I have created https://mozilla-hub.atlassian.net/browse/TP1-775 to capture this work, and will start working on it now!

jhonatan-lopes commented 1 month ago

Hey @danielfmiranda, I was aware of this issue when I wrote up the BaseLinkBlock. The idea was to make sure that devs were intentional in where they set the label so that we don't run into the same issues again and to have a unified approach towards links, e.g. they should link somewhere and have a label -- that's the basic functionality.

In places where label is replaced by something else (like the caption), I would rather remove the label in that place only than try to rewrite the whole BaseLinkBlock for this. I think this will result in the same problems down the line: some links will have labels, others won't and that's an issue.

For blocks that currently have a label but with a different name, I would do a data migration to convert the old field into a label now. There are examples on how to do this on the "example implementation" on the nav work. For CardGrid, for instance, the migration would be to migrate the link that is on link_url to external_url and link_label to the label field, and then delete link_label and link_url.

For blocks where we don't want to keep the label (thinking quite carefully about this), we can remove the label from the block in the init method of the derived class. Something like:

class MyBlockWithoutLabel(BaseLinkBlock):
    def __init__(self, local_blocks=None, **kwargs):
        super().__init__(local_blocks, **kwargs)
        self.child_blocks = self.base_blocks.copy()
        self.child_blocks.pop("label") # this will remove "label" from the child blocks
danielfmiranda commented 1 month ago

Thanks @jhonatan-lopes!

This simplifies things greatly 🙌 and would remove the need of creating any more classes, besides the "BlockWithoutLabel" one.

danielfmiranda commented 1 month ago

Hi @jhonatan-lopes!

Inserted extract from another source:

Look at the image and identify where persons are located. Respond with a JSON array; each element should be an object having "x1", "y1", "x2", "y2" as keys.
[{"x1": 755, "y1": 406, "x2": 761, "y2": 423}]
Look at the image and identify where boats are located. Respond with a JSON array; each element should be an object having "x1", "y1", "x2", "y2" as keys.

I have implemented your suggestion and its working great in terms of removing the label field when its not needed.

However, one thing I am noticing is that the "link_to" required choice select box is preventing the page from being saved in situations where the URL field should be optional. Screenshot 2024-06-06 at 16-28-21 Editing Donate help page Donate Help - Wagtail

I am looking into solutions for this now, but was wondering if you may have any suggestions that come to mind?

Thanks!

jhonatan-lopes commented 1 month ago

You could wrap it up in a ListBlock:

class MyBlockWithOptionalLink(StructBlock):
    link = ListBlock(LinkBlock, min_num=0, max_num=1)

where LinkBlock is the one that you wrote without a label (it has to be a concrete implementation of BaseLinkBlock).

Another thing I'm seeing there is that the JS is not hiding the link fields dynamically. To do that, you need to register concrete implementations of BaseLinkBlock with its adapter. See https://github.com/MozillaFoundation/foundation.mozilla.org/blob/67bfafa42eff1051da722d96640e8546c50a5755/network-api/networkapi/nav/blocks.py#L50 for an example

danielfmiranda commented 1 month ago

Thanks @jhonatan-lopes! 👍